### Given data ###

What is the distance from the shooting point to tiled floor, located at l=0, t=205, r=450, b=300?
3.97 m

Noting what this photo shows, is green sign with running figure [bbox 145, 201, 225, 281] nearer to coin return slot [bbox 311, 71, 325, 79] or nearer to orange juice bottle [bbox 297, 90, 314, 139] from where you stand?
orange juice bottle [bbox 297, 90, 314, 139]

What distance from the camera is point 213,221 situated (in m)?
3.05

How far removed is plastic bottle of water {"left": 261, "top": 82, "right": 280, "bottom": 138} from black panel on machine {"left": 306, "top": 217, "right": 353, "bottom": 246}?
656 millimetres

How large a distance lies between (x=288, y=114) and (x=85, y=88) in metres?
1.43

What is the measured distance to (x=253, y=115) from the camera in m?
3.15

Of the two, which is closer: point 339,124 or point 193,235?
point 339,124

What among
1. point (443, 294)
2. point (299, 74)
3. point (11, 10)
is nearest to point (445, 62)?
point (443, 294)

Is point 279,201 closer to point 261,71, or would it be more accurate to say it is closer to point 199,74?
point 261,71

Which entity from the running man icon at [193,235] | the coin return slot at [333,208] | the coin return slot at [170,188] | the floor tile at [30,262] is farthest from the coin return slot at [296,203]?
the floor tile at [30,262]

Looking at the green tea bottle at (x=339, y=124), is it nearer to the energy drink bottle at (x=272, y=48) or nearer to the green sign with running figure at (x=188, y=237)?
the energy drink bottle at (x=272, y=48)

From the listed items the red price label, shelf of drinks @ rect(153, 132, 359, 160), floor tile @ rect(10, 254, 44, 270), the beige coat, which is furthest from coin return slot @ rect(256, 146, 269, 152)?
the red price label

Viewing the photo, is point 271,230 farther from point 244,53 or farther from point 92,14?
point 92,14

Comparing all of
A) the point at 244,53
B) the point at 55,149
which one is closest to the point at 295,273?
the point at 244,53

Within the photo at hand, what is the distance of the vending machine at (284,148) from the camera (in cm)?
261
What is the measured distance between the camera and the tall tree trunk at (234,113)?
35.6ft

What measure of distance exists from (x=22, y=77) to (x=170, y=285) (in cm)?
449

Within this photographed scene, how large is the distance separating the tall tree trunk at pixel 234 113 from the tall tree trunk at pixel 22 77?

###

Aim:
Copy out each line in the rows above that contains the word "tall".

The response:
What is the measured distance between the camera and the tall tree trunk at (234,113)?
Within this photographed scene, how large is the distance separating the tall tree trunk at pixel 234 113 from the tall tree trunk at pixel 22 77?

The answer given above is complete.